The Lapdock 500 has a built-in webcam that works with pretty much any app your front facing camera does. This allows you to use it for a video chat on Google Talk and more. Image quality is good.

The Lapdock 500 has a set of built-in speakers that are louder than the phone, but nothing that blew me away.

Performance and Usability

I could see myself using the Lapdock 500 as a laptop replacement while I was traveling, and it definitely provides more productivity than carrying a phone and a tablet.

That said, I would never want this setup as my permanent workstation. The lag while typing is something I can deal with on the road, but not so much while on your couch or at a desk.

I really enjoy being able ot use all the phone’s functionality and apps while connected to the Lapdock. I sent many text messages and responded to notifications with the mouse and keyboard very easily. When I disconnected from the Lapdock, Motorola’s Webtop software brought my tabs with me.

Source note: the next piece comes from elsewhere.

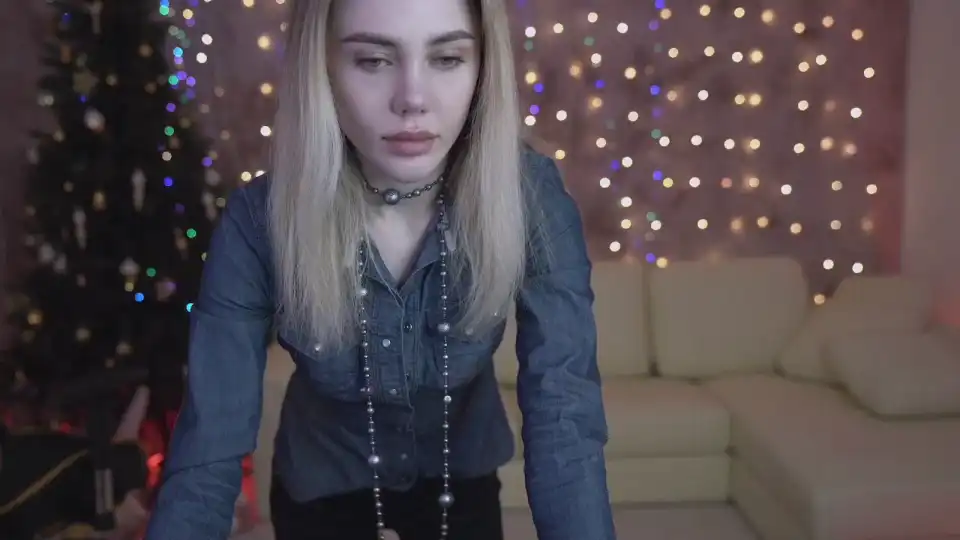 Anabel054 – [Chaturbate] Camsex Sexy Bitch Crazy Goal – 2025-10-18 16:29:12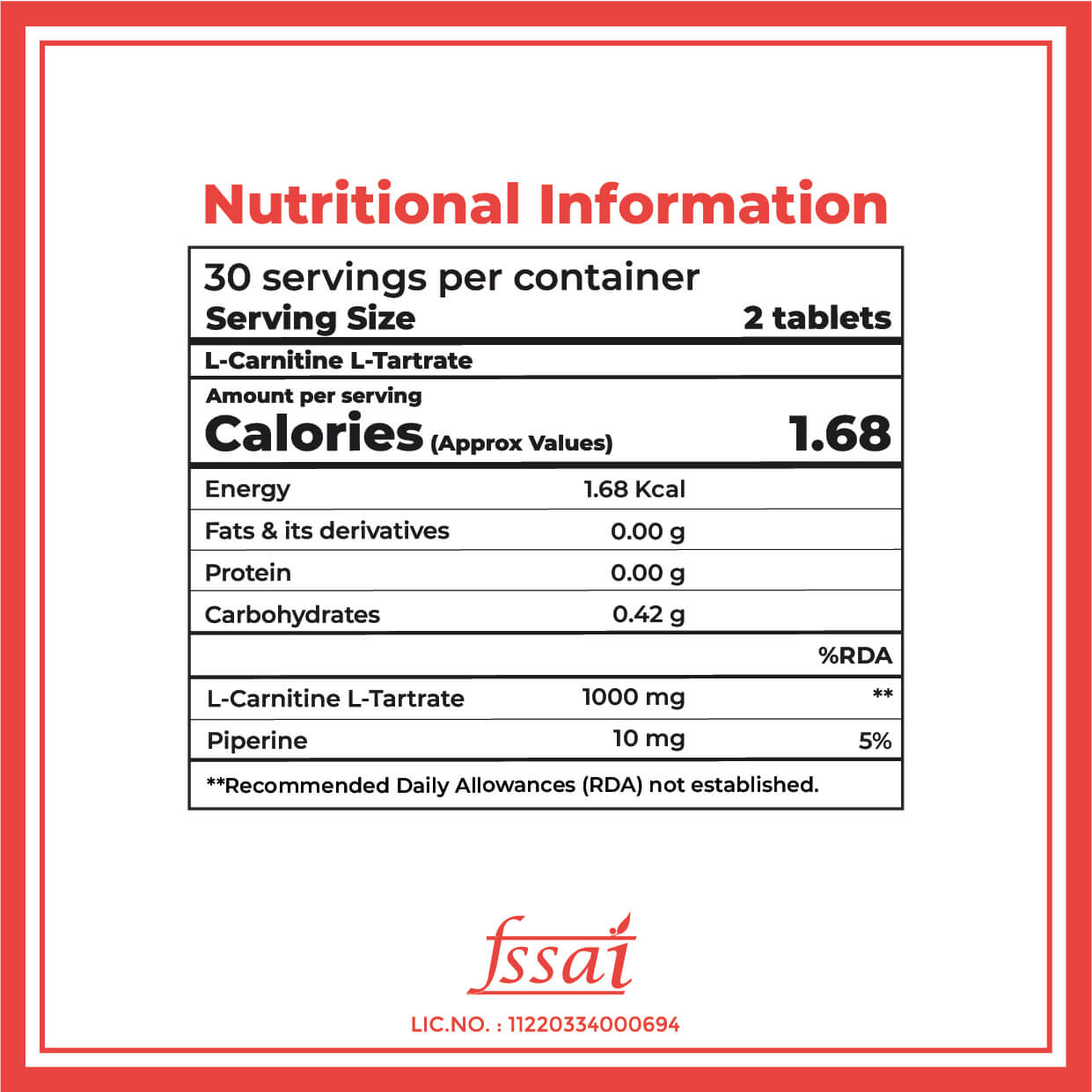 l glutamine with l carnitine Amazon.com: Best Naturals L-Carnitine 1000mg & L-Glutamine 1000mg : Health & Household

Because the phone is present and available, you can use your photos and all the documents you store on it or in the cloud.

Battery Life

The Lapdock 500 has an internal battery rated at 7 hours, which will charge your Droid while docked. During our review I was able to go a full day of use without the need to find a plug.

Bottom Line

The Lapdock 500 isn’t a netbook or a laptop, but it is a useful accessory for Motorola phones like the Droid 4, Droid RAZR and RAZR MAXX.

So long as you don’t plan to replace your laptop with the Droid 4 and a Lapdock 500, this accessory offers a good value. If you are a fast typer, the lag in keystrokes appearing on the screen will be an issue..

For travelers who want a larger screen, full size keyboard and no extra tethering connection, the Lapdock 500 is a solid accessory at $300.




  1. Tracy Cooper Jr.

    03/12/2012 at 9:21 am

    You know what I would love to see? A version of this with an MHL adapter and bluetooth keyboard. When that happens it could be used by pretty much every modern phone though to make it more universal don’t use an mhl connecter and instead a mini-hdmi and micro usb connector. That would allow it to be used by phones all the way back to at least my old EVO 4g.

  2. Free IPhone & Free Gadgets

    03/14/2012 at 3:56 pm

    cool i like that idea to put the phone inside the machine. 

  3. need a solution

    04/24/2012 at 7:47 pm

    This would be great with fully integrated microsoft office and a way for the additional operating system not to drain your phone battery at an exponential rate once disconnected.  I was wrong to think this would replace a laptop. I would love to find a fix, but now I’m looking at it as a waste of money.

    • Daren

      06/10/2012 at 9:54 am

      This would be a great thin client to connect to your office PC using RDP or using the VMware View Client. As long as you had cell service you would be able to have the full power of a PC wherever you are.